First and foremost, remember the wise line from the Hitchhiker’s Guide to the Galaxy: DON’T PANIC!
This stuff happens all the time, and chances are you’ll be back up in the SERPs in no time.
This was the first thing I told Alister.
2. Check Google’s Webmaster Tools
Once you’ve stopped panicking, look at your site status in Google’s Webmaster Tools.
It’s a good place to start, because (increasingly) Google is using the Google Webmaster Tools to inform webmasters of problems with their sites (although you’ll probably need to log in to see the exact detail of the problem).
What to look for:
If you’ve got no idea what you’re looking for, or at, there are two specific things you should look for:
- In the Site Status wizard, you want to see two big green ticks - one each beside “Pages from your site are included in Google’s Index” and “Googlebot last successfully accessed your home page on…”. A problem with the former might indicate that your site has been banned, or was never indexed in the first place. A problem with the latter suggests Google might be having trouble spidering your web-site.

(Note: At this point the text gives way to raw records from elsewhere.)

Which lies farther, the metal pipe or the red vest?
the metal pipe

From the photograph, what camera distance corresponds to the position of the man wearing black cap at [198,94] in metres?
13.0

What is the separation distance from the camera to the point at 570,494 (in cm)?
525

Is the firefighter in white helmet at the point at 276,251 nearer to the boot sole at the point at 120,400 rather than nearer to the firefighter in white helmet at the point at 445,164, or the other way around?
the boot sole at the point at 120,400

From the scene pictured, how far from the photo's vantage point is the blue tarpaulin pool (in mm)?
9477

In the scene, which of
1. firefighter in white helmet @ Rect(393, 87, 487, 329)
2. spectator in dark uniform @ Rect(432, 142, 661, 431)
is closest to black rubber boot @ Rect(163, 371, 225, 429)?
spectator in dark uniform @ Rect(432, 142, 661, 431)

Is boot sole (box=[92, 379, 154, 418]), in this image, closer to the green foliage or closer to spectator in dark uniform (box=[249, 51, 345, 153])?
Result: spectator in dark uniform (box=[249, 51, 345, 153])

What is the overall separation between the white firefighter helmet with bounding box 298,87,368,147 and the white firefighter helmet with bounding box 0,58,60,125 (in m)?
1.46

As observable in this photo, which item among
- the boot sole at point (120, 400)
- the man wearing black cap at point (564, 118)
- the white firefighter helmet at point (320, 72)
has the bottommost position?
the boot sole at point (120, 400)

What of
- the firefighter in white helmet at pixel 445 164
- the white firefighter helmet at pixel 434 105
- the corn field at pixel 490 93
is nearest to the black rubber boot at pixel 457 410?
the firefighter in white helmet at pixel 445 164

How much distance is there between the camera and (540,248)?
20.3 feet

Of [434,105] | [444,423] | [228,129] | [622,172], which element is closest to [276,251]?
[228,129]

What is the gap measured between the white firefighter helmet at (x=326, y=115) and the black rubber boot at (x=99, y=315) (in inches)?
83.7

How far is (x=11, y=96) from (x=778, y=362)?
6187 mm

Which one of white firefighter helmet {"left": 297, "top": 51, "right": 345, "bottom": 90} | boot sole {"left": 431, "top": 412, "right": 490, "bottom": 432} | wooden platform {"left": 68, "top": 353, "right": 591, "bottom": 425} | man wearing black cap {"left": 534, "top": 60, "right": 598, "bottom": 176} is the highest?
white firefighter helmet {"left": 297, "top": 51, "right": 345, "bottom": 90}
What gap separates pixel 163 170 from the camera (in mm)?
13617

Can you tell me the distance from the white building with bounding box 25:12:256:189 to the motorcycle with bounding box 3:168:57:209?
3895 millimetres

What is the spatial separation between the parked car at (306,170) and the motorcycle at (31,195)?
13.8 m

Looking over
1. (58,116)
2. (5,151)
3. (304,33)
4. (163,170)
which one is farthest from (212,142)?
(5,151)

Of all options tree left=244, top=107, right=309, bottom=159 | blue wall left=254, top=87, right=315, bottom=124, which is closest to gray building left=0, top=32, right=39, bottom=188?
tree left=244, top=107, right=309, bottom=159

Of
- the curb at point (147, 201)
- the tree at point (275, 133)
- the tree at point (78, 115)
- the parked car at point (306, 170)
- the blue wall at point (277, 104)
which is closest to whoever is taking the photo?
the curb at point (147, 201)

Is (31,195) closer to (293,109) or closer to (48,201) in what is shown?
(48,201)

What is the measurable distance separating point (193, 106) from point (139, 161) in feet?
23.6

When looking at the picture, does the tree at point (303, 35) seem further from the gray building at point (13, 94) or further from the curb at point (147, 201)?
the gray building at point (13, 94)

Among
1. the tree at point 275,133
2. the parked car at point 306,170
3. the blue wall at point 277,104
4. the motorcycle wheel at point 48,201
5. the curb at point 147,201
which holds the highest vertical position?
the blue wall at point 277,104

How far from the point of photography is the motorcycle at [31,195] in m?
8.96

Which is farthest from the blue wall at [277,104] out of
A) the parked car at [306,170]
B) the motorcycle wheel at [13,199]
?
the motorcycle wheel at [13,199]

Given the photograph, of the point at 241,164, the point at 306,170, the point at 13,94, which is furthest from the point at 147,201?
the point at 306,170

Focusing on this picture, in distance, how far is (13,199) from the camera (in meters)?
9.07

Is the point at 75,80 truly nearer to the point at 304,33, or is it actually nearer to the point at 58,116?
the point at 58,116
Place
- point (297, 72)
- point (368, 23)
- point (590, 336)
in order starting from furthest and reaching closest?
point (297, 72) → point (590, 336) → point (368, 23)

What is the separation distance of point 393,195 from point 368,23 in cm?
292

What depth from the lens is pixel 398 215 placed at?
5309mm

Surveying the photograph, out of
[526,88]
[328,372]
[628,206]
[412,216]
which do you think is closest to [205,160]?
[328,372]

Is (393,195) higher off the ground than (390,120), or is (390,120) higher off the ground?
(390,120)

- Use the site: function in a Google search (ie - I would search for site:www.brenthodgson.com ) to see all the pages indexed for your web-site. This should vaguely match the number of pages you have on your web-site. If the number of pages indexed by Google is zero, then you could be being penalised. If it’s fewer pages than you expect it to be, then there are potential indexing problems.

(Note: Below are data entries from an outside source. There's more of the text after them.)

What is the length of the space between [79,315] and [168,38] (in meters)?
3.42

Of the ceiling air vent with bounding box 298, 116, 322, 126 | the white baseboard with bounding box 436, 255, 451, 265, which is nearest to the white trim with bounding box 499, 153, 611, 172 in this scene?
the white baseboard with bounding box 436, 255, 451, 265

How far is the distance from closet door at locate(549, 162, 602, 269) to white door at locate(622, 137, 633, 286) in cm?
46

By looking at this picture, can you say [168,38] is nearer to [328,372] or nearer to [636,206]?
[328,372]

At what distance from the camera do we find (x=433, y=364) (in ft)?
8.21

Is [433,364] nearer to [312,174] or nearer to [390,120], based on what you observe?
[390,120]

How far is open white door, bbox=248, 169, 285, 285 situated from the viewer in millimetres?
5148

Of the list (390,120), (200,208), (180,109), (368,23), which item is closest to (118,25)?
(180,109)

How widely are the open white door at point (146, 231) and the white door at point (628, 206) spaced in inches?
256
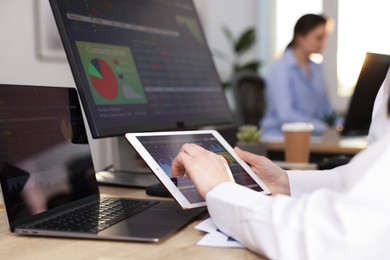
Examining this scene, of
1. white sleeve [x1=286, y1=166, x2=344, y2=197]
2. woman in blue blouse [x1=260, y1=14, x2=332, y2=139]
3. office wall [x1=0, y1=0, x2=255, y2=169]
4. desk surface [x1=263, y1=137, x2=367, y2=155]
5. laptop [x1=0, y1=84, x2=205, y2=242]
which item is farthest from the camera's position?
woman in blue blouse [x1=260, y1=14, x2=332, y2=139]

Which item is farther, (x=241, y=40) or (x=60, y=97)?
(x=241, y=40)

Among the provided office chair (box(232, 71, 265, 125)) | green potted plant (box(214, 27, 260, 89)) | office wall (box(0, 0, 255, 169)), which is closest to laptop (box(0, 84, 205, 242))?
office wall (box(0, 0, 255, 169))

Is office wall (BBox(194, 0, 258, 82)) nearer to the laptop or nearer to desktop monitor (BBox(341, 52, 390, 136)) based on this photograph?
desktop monitor (BBox(341, 52, 390, 136))

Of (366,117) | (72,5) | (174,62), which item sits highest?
(72,5)

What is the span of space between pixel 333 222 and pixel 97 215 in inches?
15.7

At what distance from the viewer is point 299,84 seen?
3.78 metres

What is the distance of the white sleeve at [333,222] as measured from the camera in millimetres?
632

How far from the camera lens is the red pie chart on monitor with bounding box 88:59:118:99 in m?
1.13

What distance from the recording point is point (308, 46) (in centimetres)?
371

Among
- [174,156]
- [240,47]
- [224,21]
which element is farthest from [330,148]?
[224,21]

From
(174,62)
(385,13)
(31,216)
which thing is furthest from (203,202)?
(385,13)

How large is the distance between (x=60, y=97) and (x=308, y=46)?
9.71ft

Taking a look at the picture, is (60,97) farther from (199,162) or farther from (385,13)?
(385,13)

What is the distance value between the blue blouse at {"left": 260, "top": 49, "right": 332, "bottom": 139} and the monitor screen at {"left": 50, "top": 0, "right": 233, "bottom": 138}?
6.48 feet
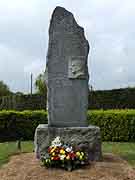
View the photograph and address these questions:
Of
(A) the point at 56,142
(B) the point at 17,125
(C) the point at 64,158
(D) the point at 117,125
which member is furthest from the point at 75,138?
(B) the point at 17,125

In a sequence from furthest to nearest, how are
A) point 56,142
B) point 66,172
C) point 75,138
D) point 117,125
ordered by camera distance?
1. point 117,125
2. point 75,138
3. point 56,142
4. point 66,172

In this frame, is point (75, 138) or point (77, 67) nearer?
point (75, 138)

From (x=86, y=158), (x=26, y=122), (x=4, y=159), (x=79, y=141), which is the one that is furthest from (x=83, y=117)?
(x=26, y=122)

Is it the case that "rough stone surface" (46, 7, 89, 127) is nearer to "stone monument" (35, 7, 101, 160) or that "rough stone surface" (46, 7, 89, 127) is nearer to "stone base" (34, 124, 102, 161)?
"stone monument" (35, 7, 101, 160)

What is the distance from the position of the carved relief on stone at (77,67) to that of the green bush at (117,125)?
6.70m

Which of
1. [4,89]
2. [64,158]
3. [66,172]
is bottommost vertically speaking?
[66,172]

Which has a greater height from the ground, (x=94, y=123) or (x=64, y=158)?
(x=94, y=123)

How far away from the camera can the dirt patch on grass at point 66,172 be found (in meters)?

These were all OK in Alister’s case.
3. Check Google’s Webmaster Guidelines
If you’re unfamiliar with Google’s Webmaster Guidelines, it’s worth having a flip through them to make sure your site is doing all the right things.
If you’re worried about where you rank in Google, then this should be your Bible.
Google’s Webmaster Guidelines make up about 90% of SEO (Search Engine Optimisation) - the remaining 10% is just tweaks that manipulate imbalances in Google’s ranking algorithms.
Something seemingly innocent (like using the same bio page for your company on several web-sites) can be a poison-pill when it comes to your rankings in Google.
In Alister’s case, I knew he was a good boy who played by the rules - but I double-checked that his latest redesign was OK according to Google’s webmaster guidelines (just to be sure he didn’t accidentally do something silly).
Note on Duplicate Content: Even though Alister’s site was being “Splog’d” (or scraped by spam blogs), this rarely affects rankings in Google’s Search Engine Results Pages (SERPs).
Google’s system is designed to be smart enough to pick this up in most cases.
In fact, Google says:
Don’t worry be happy: Don’t fret too much about sites that scrape (misappropriate and republish) your content. Though annoying, it’s highly unlikely that such sites can negatively impact your site’s presence in Google. If you do spot a case that’s particularly frustrating, you are welcome to file a DMCA request to claim ownership of the content and have us deal with the rogue site.
If everything’s fine, and your site is still indexed (although your ranks have dropped - like it did with Alister), then the next step can be the hardest:
Give it 4 days (I told Alister to wait over the Easter long weekend) and your site’s ranking should be back to roughly normal.
However, if your site isn’t back up within a few days, then it’s likely something has gone wrong… Find the problem, fix it, and then get your site re-indexed.
So what happened to Alister’s site?
There’s happy ending.
Remember how I told Alister not to panic, and to wait a few days to see what happened?
Well, I checked his site later that night and it was back up in the Search Engine Results Pages - and higher than ever!
The moral of this story is: If You’re Doing Everything Right, DON’T PANIC: You’ll Be Fine!
Another reason to stick to White Hat SEO!